The man tossed back a shot of vodka and chased it with some pickled tomato. “You Russians know how to drink, you know,” he muttered.
“And then what do I discover?” the man continued more calmly, almost silkily. “I discover that some Lieutenant Colonel in Russia was manning a nuclear early warning system, his system detects multiple missile launches, and what does he do? Calm as the coolest cucumber, he declares it a false alarm and goes on picking his nose.”
He glared at Stanislaw. “The very year it was supposed to happen. The very day I felt it was going to happen. Now what do you think of that, Colonel?”
Stanislaw just stared, and shook his head slowly.
“Well, let me tell you what I think. My guy, my guy from the future, said they didn’t have the technology to prevent the war. So all they could do was help the future along.

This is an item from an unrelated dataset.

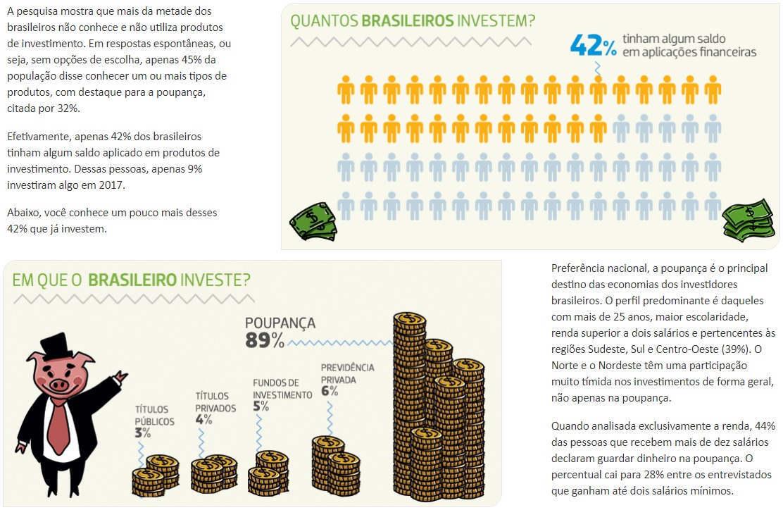 investidor brasileiro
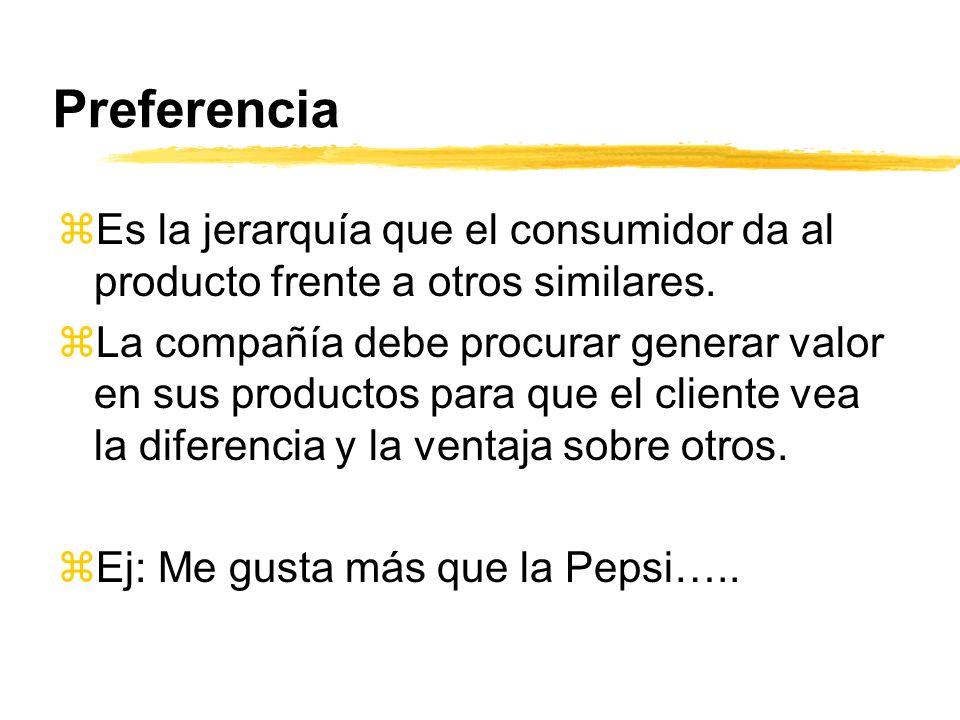 Preferencia Es la jerarquía que el consumidor da al producto frente a otros similares.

My job. Maybe it wasn’t enough, but maybe it helped. Maybe the next version of the future still couldn’t save themselves, but they were more advanced. They were able to penetrate the quantum mess surrounding the war.
“They found the guy who pushed the button or whatever it is you guys do here to end the world.
“They found you.”
Stanislaw’s face had gone white.
“So they got the same idea my guy had. Someone came back to show you your future, and stop you making one godawful decision. And you went from being the guy who ended the world, to the guy who saved it.”
His eyes bored into Stanislaw’s.
“Didn’t you?”
Slowly, Stanislaw reached for his own shot glass and downed it.
“You don’t expect me to answer this nonsense, do you?”
“No.”
“You realize that you are mad, and I don’t believe a word of it?”
“Yes.”
“Then,” said Stanislaw, filling first the stranger’s glass and then his own, then raising his, “Za Vstrechu!”
They downed their shots and Stanislaw added, “And to the most exclusive club in the world.”